Modify your robots.txt file

 

 

The robots.txt file placed in the web root is a file for robots, in which we can place various directives and rules to instruct crawlers to behave properly. However, many robots ignore this file, many times these robots are also called "bad robots". Fortunately, Google's robots aren't one of these - which is important to us now - but they take the robots.txt file into account. So now let's open this file for editing as well:

nano robots.txt

At the end of this, add the following single line and save it:

Disallow: /index.php/*

Or, if you're more sympathetic, you can add a single command:

echo "Disallow: /index.php/*" >> robots.txt

This line instructs robots (whichever it takes into account) not to index URLs that begin with "/index.php/".

This also corrects the error "retrospectively", ie incorrect URLs that have already been indexed are excluded from the search engine indexes. This is, of course, a longer process, the implementation time of which also depends on many factors, such as how often the robots visit our site, and so on.

 

The result

The fruits of our deeds can be easily verified by looking back at the Apache log file, only now in this example instead of the first 20 lines, which look at the last 20 lines that were created after the error was fixed:

Redirect URLs with 301 response codes

Here, too, we can see that Google's robots are still running the wrong URLs, which contain index.php, but now Apache is not returning the previous response code of 200 with the content, but returning response codes of 301.

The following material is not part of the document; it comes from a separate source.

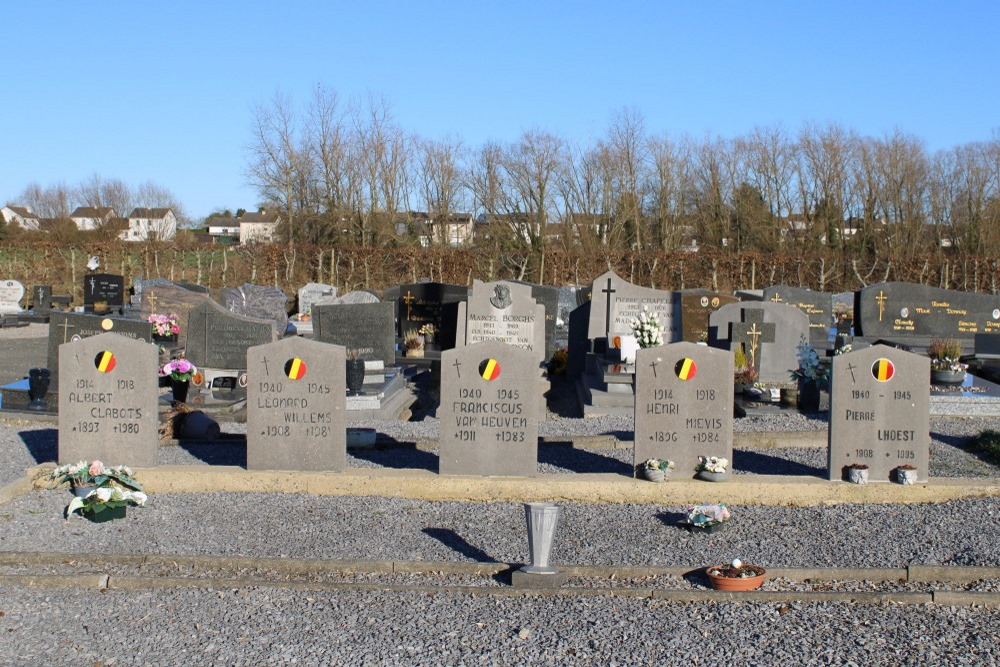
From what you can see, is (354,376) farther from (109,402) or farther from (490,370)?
(490,370)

And if we "expand" these rows better with grep's "-C" option, we can still see 1-1 plus rows before and after the results, so we can see what happens after that particular query. Also, I put index.php filtering once more at the end, so now it highlights it in color so it can be better reviewed:

URLs redirected to 301

Here you can see that it returns a response code of 301 in queries for index.php lines highlighted in red, followed by a version of the same URL without index.php, which already gives the correct response code of 200, and the content itself.

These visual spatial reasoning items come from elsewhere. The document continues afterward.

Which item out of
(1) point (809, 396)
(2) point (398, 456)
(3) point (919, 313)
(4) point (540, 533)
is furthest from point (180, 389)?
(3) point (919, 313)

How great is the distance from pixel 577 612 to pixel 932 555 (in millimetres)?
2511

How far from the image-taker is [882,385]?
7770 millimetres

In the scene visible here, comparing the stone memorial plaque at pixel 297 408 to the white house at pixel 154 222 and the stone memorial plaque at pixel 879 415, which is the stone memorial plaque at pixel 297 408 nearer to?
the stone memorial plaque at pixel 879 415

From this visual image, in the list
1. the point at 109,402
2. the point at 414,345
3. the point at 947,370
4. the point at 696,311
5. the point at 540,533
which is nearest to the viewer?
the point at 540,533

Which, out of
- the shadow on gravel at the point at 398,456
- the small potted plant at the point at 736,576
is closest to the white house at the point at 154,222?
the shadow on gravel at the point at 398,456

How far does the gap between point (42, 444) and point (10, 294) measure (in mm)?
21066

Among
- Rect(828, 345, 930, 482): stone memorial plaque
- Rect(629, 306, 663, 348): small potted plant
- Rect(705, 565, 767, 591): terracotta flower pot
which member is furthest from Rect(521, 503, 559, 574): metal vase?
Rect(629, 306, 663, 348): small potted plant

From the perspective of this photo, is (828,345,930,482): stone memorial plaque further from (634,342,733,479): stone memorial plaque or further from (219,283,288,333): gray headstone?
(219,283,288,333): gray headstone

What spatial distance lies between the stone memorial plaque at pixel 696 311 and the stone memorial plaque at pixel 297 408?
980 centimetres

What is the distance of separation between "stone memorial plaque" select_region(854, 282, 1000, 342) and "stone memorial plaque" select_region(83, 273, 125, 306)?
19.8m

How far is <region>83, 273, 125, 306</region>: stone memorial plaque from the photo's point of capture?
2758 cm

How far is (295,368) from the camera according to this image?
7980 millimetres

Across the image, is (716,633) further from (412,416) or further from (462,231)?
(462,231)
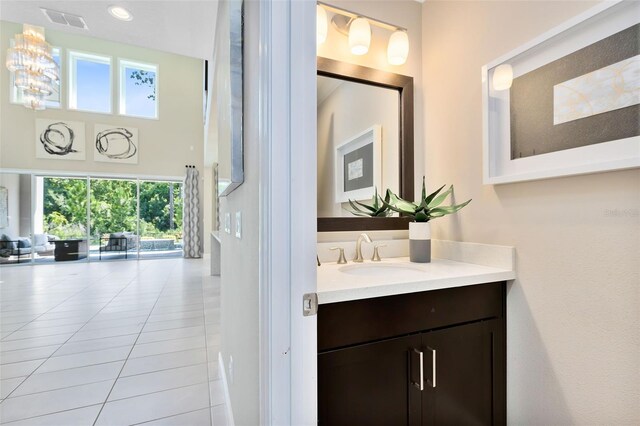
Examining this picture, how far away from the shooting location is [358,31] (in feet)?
5.77

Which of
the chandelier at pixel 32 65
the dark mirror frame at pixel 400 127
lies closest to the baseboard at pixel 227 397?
the dark mirror frame at pixel 400 127

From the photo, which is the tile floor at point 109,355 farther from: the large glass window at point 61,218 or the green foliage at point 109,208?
the green foliage at point 109,208

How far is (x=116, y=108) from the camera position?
7.81 m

So Google is pretty much correcting our incorrectly included URLs in our index.

You can also try it out with the broken links shown at the beginning of this description.

 

Conclusion

 

 

Fortunately, I noticed this problem in time, I haven't seen a search drop yet, in any case, when updating the base system, make sure that if you overwrite the old ones with the fresh .htaccess and robots.txt files, don't forget to overwrite your previous changes. so.